Construction contracts can shield you from liability

A well-drafted contract is the cornerstone of a successful construction project.

Constructing your dreams one contract at a time

For those who are involved with multimillion-dollar construction projects, it’s common to run into events that might trigger expensive and time-consuming litigation.

Such litigation can be costly, emotionally challenging, and take what feels like an eternity to reach a resolution which none of the parties are happy with.

The stakes are even higher when parties have the funds to engage in seemingly endless litigation, which results in a life changing lawsuit that might have a permanent impact on those involved.

Whether it is a high-end new from the ground up residential estate, a high-end residential remodel, or commercial construction or renovations, it’s wise to have a well-crafted construction contract to cover all the aspects of the project to protect your interests.

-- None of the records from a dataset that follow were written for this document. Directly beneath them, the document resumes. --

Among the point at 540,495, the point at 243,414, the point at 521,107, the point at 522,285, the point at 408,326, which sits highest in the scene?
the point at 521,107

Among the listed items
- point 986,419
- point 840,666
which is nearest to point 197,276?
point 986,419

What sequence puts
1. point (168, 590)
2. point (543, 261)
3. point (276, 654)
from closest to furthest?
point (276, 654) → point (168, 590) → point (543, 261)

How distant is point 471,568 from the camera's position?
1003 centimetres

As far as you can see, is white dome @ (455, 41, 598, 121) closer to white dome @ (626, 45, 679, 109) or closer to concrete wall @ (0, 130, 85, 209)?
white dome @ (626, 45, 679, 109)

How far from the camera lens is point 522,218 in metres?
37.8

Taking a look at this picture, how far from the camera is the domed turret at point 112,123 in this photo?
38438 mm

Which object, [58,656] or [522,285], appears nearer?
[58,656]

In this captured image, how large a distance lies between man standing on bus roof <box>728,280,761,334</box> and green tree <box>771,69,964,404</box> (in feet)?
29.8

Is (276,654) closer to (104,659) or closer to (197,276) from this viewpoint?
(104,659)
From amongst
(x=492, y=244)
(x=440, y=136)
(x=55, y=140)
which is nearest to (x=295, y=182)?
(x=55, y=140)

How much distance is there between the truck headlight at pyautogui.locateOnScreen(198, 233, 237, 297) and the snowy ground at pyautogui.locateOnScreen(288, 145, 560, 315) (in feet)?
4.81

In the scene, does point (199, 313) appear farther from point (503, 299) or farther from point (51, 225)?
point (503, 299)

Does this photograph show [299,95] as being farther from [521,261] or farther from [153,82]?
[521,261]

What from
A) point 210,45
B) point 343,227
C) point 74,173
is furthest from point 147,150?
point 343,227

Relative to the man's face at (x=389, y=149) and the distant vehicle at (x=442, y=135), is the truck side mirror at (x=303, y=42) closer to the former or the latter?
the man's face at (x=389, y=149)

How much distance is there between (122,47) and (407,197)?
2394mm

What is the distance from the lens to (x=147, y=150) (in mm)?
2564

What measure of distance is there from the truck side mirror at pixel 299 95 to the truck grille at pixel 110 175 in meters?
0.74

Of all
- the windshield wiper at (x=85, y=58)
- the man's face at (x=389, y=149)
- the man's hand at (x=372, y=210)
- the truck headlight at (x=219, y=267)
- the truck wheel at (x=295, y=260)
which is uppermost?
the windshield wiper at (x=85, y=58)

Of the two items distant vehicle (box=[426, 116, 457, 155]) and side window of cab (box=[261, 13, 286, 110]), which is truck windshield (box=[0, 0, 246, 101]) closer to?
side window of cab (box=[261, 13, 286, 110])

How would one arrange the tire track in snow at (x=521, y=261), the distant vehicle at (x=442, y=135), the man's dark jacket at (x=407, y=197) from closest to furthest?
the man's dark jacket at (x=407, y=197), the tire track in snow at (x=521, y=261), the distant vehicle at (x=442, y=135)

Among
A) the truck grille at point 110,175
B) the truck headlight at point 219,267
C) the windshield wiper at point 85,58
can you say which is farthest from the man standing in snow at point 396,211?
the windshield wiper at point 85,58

Avoid Construction Disputes with a Well-Drafted Contract

If the project involves a “new from the ground up” multimillion-dollar residential estate, or a new or renovated commercial building, there is a greater range of flexibility for the parties to draft their own contract terms, in the way that they would like.

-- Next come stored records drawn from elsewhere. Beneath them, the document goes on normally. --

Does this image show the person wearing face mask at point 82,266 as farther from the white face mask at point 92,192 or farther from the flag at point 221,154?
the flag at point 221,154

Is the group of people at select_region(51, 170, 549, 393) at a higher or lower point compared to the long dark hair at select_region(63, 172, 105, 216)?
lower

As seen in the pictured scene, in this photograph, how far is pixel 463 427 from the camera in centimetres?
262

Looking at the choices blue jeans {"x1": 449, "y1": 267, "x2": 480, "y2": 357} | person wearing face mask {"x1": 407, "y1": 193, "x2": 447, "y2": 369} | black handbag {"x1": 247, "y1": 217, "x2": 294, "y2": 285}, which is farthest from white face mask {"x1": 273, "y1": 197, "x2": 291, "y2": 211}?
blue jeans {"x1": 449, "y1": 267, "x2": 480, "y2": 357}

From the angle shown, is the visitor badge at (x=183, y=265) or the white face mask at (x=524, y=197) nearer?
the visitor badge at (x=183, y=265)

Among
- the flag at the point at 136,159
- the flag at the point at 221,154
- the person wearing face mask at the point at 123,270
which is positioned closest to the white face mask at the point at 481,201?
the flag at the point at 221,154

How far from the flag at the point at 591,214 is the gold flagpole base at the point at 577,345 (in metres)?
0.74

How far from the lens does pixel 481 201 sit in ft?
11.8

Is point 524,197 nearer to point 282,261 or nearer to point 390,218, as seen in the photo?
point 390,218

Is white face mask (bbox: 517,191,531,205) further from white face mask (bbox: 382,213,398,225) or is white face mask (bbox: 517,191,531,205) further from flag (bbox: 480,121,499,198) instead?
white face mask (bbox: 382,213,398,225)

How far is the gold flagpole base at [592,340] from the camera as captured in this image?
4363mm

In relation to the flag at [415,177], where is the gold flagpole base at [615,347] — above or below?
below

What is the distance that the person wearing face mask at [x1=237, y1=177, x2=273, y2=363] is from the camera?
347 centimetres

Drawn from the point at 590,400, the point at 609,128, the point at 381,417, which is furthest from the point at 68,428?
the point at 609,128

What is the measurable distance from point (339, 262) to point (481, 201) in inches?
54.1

However, if the project involves renovations to an existing residence, both multimillion-dollar renovation projects and small residential tasks in excess of $500 may require the parties to meet the strict obligations in California’s home improvement contract regulations.

There are requirements for the use of specific terminology for home improvement contracts, some of which can be customized and some cannot, making it extremely important for homeowners and contractors to utilize a contract that adheres to these regulations.

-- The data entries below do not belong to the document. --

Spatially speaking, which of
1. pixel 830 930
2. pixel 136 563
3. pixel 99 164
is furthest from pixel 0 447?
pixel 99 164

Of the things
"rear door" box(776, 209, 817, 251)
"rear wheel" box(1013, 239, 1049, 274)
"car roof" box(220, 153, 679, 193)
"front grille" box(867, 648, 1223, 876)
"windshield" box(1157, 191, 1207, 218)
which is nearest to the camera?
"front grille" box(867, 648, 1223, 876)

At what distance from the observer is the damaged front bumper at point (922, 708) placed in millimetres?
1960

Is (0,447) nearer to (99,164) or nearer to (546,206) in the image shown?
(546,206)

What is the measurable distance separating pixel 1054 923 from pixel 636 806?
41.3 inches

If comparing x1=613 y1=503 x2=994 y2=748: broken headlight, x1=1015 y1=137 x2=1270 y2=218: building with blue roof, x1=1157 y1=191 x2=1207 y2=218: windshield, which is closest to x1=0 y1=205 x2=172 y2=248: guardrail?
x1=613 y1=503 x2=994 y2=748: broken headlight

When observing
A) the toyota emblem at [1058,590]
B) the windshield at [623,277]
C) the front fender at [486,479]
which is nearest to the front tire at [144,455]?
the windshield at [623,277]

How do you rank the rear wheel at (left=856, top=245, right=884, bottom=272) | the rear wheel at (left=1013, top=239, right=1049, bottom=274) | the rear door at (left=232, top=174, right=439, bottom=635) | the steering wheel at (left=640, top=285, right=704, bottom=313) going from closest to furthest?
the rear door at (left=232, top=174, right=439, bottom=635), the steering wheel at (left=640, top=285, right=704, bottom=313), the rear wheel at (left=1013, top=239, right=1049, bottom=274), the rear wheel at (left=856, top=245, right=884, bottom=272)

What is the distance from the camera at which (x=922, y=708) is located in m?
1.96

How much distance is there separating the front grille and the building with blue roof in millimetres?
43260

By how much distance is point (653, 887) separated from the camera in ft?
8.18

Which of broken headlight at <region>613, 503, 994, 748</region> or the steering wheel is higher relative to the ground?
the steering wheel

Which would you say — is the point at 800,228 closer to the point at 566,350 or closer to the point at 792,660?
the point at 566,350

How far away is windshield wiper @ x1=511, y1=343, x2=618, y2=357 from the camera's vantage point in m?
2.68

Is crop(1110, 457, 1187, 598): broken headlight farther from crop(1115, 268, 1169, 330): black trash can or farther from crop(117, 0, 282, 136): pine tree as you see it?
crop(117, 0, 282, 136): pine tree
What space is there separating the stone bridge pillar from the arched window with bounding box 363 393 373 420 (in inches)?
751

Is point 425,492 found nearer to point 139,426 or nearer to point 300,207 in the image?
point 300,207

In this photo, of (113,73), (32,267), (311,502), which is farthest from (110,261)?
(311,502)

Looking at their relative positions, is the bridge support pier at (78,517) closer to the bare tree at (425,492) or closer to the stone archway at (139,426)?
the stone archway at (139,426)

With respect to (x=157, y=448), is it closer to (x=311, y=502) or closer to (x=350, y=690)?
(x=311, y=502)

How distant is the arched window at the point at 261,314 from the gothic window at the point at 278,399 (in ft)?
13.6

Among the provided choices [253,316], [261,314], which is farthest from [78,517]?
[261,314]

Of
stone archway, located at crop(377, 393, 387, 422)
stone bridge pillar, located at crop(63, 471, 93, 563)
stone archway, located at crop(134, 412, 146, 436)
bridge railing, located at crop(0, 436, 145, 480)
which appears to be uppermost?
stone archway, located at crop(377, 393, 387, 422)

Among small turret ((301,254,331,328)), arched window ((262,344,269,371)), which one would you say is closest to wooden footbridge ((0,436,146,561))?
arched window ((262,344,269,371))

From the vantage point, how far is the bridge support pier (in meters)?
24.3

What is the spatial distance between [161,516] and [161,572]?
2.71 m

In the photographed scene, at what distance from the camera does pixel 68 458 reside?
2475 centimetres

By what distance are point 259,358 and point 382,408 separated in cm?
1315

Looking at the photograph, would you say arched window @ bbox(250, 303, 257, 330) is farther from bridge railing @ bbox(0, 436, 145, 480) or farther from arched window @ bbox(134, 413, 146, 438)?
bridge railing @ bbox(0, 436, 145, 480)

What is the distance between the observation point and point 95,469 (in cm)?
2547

Contracts to Protect Your Construction Business

Protect your business. Get a skilled attorney who can help with the many facets for the construction project, including:
  • Prime Contracts (contracts entered into between an owner and contractor)
  • Subcontract Agreements (contracts entered into between general contractors and their subcontractors)
  • Purchase Orders (contracts with materials suppliers who are not expected to perform work)
  • Apportioning liability between the parties to the contract, for different events which can occur before, during or after completion of construction.
  • Confirming how cost escalations are handled whether caused by supply chain issues or other factors.
  • Determining how changes in the scope or nature of the work will be confirmed, and the impact of those changes on both the cost and time needed for completion of the work.
  • Verifying the amount and process for handling contractor retention and progress payments.
  • Confirming who has responsibility for both construction design and construction permits.
  • Providing the procedures for resolving any disputes, whether those include an “initial decision maker,” litigation in the courts, binding contractual arbitration, or California’s statutory “judicial reference” system.